Ainda compõem o quadro geral das leis brasileiras os Decretos, Decretos Legislativos e as Resoluções, sendo que o primeiro serve ao Poder Executivo, na condição de ato administrativo para manifestar suas determinações e regulamentar leis nas suas particularidades e detalhamento, o segundo são aqueles Decretos emanados do próprio Poder Legislativo, daí o próprio nome, sobre assuntos de sua competência, e por último as Resoluções que são os comandos legais da alçada de autoridades ou deliberação de órgãos colegiados, para regular a aplicação nos casos práticos, dos assuntos tratados em Leis superiores.
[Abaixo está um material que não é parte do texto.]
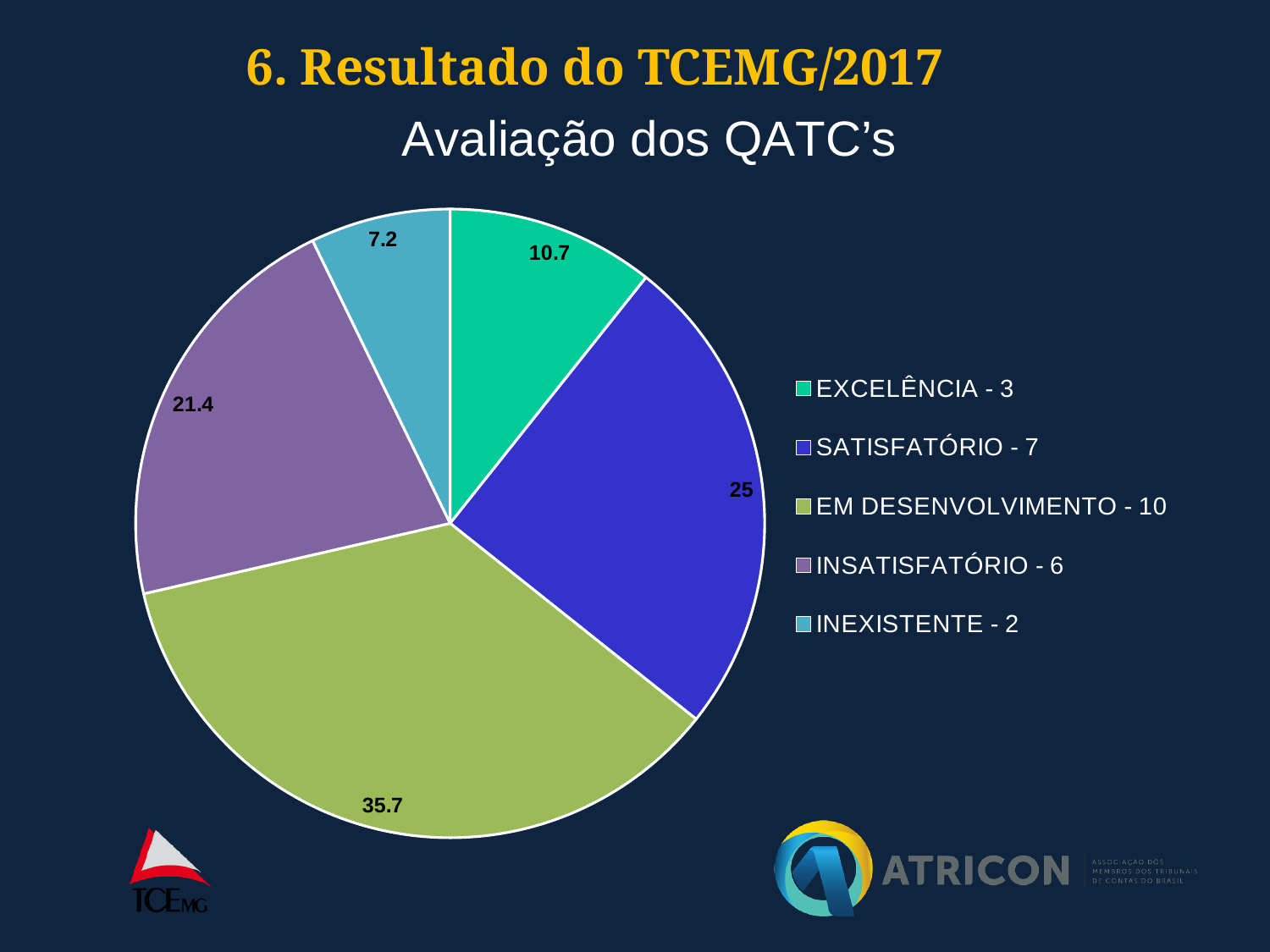
What is the subtitle of the chart on the slide? Avaliação dos QATC's According to the legend, how many QATC's were rated EM DESENVOLVIMENTO? 10 What value is printed on the EXCELÊNCIA slice? 10.7 How many slices does the pie chart have? 5 What value is printed on the EM DESENVOLVIMENTO slice? 35.7 Which category has the smallest slice of the pie? INEXISTENTE What value is printed on the INEXISTENTE slice? 7.2 Which slice is larger, SATISFATÓRIO or INSATISFATÓRIO? SATISFATÓRIO What value is printed on the SATISFATÓRIO slice? 25 What is the difference between the values printed on the EM DESENVOLVIMENTO and INSATISFATÓRIO slices? 14.3 Which category has the largest slice of the pie? EM DESENVOLVIMENTO What kind of chart is shown on the slide? pie chart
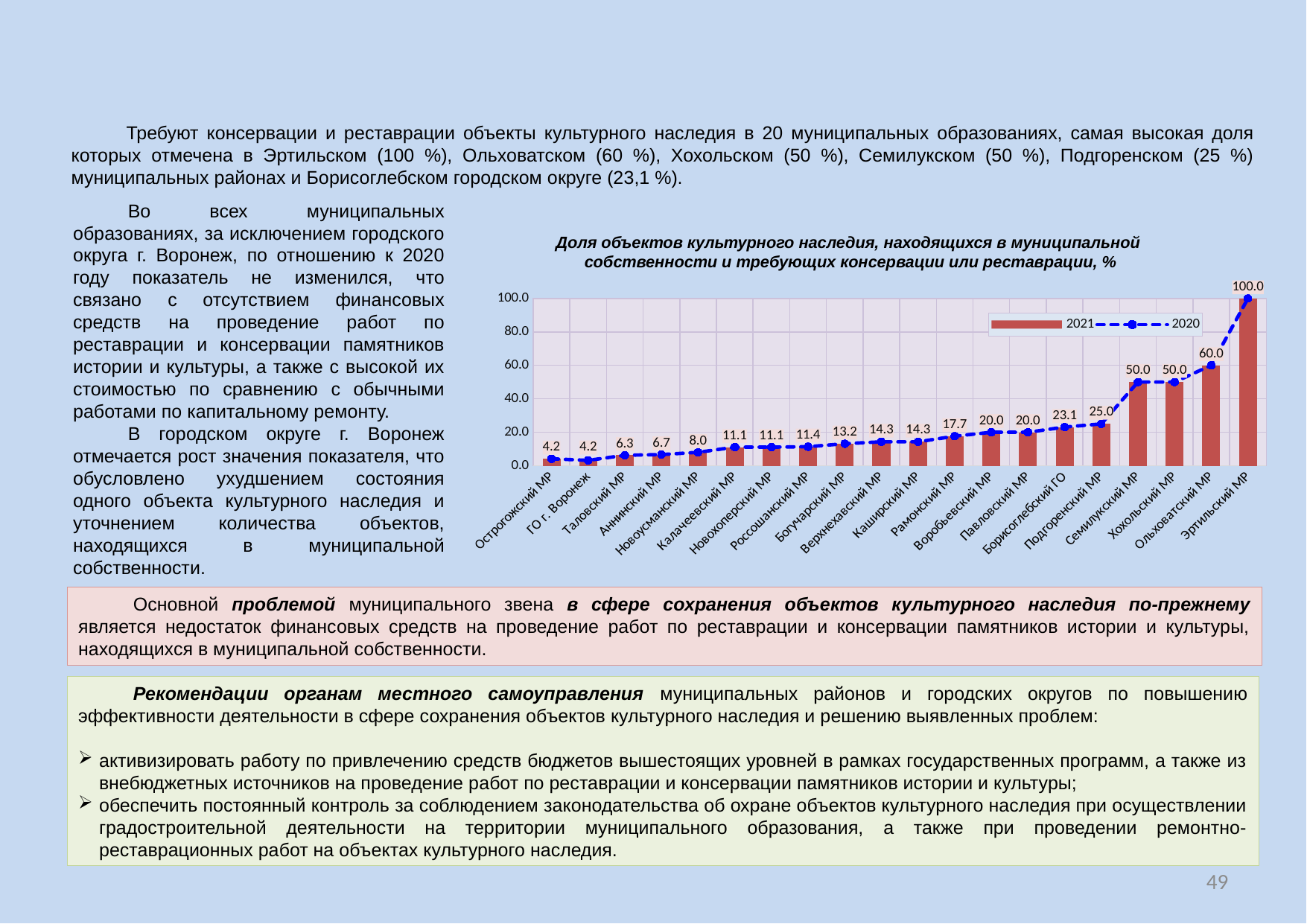
What is the difference between the 2021 values for Эртильский МР and Ольховатский МР? 40.0 How many series does the legend list? 2 What is the 2021 value for Эртильский МР? 100.0 Is the 2021 value for Семилукский МР greater or less than 40.0? greater What is the 2021 value for Рамонский МР? 17.7 What is the difference between the 2021 values for Подгоренский МР and Борисоглебский ГО? 1.9 What is the 2021 value for Ольховатский МР? 60.0 What is the 2021 value for Борисоглебский ГО? 23.1 How many categories are shown on the x axis? 20 Which series is shown as a dashed line with markers? 2020 Which category has the highest 2021 value? Эртильский МР Which has a larger 2021 value, Богучарский МР or Новоусманский МР? Богучарский МР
As Portarias, Instruções Normativas, Avisos, Regimentos, também são normativos, mais detalhistas, que devem obedecer estritamente o que estiver contido em Lei, que por sua vez deve estar sempre dentro do contexto Constitucional. Para tanto, e como guardião da Constitucionalidade, os Tribunais Estaduais e Federais, e a Suprema Corte, aqui no Brasil denominada Supremo Tribunal Federal, zelam pela aplicabilidade e pela correção em todos os níveis, dos princípios e das diretrizes da Lei Maior, que devem permear todo e qualquer normativo legal que exista no Brasil.

Fontes
BRASIL, Constituição da República Federativa do Brasil. Org. Ana Paula Elias da Silva 4. ed- São Paulo: Iglu, 2004
FUHRER, Maximilianus Cláudio Américo. Resumo de Direito Administrativo. São Paulo. Malheiros, 2006.
FUHRER, Maximilianus Cláudio Américo. Resumo de Direito Civil. São Paulo. Malheiros, 2004.
NASCIMENTO, Amauri Mascaro, PINHO, Ruy Rebello.Instituições de Direito Público e Privado. São Paulo: Atlas, 1988.